**Document passage**
Fire continues for third day at waste plant in south Dublin

Asbestos among materials stored at Oxigen recycling facility

The fire at the Oxigen recycling plant at the Merrywell Industrial Estate in Ballymount, Dublin. Photograph: Dara Mac Dónaill

The fire at the Oxigen recycling plant at the Merrywell Industrial Estate in Ballymount, Dublin. Photograph: Dara Mac Dónaill


Hazardous substance asbestos was among materials stored at a waste recycling plant that was engulfed by fire at the weekend.

The highly toxic material, which was in a steel containers beside the main warehouse at Oxigen’s Ballymount Recycling Plant in Dublin 22, was removed before it could catch fire.

The concrete and steel warehouse, which mainly contained waste from domestic green bin collections and from building and household skips, was destroyed in the blaze. Temperatures were so high at the height of the blaze that the walls and roof melted.

Oxigen spokesman Martin Harrell said yesterday the company “recently ceased hazardous waste acceptance – all bar the asbestos”, though its website still advertises Ballymount as accepting hazardous waste.

He said explosions heard from the plant were caused by argon and oxyacetylene tanks used for welding in the company’s maintenance garage and not from any other material.

Chief fire officer with the Dublin Fire Brigade Pat Fleming confirmed asbestos had been moved from the site as part of fire containment. He said the fire, expected to be extinguished over the next 24 hours, posed particular challenges because of the compacted nature of the materials.

“If this was a normal building fire, you would deal with it much, much faster but because the material is so compacted it is very, very hard to get to the core where the actual fire is; you had mounds of waste and also compacted bails of waste and all of those were on fire at various stages during the incident,” he said.

**Tasks**
**1.** Print the passage from the waste plant fire article between "Asbestos among materials" and "and roof melted.", inclusive.
**2.** In the article on the Dublin waste plant fire, what caused the explosions heard from the plant, according to the Oxigen spokesman?

**Supplied data**
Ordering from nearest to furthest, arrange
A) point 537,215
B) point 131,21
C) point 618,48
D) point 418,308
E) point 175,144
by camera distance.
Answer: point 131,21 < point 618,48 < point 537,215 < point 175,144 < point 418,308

**Task-by-task outputs**
**1.**
Asbestos among materials stored at Oxigen recycling facility

The fire at the Oxigen recycling plant at the Merrywell Industrial Estate in Ballymount, Dublin. Photograph: Dara Mac Dónaill

The fire at the Oxigen recycling plant at the Merrywell Industrial Estate in Ballymount, Dublin. Photograph: Dara Mac Dónaill


Hazardous substance asbestos was among materials stored at a waste recycling plant that was engulfed by fire at the weekend.

The highly toxic material, which was in a steel containers beside the main warehouse at Oxigen’s Ballymount Recycling Plant in Dublin 22, was removed before it could catch fire.

The concrete and steel warehouse, which mainly contained waste from domestic green bin collections and from building and household skips, was destroyed in the blaze. Temperatures were so high at the height of the blaze that the walls and roof melted.

**2.** Argon and oxyacetylene tanks used for welding in the company's maintenance garage.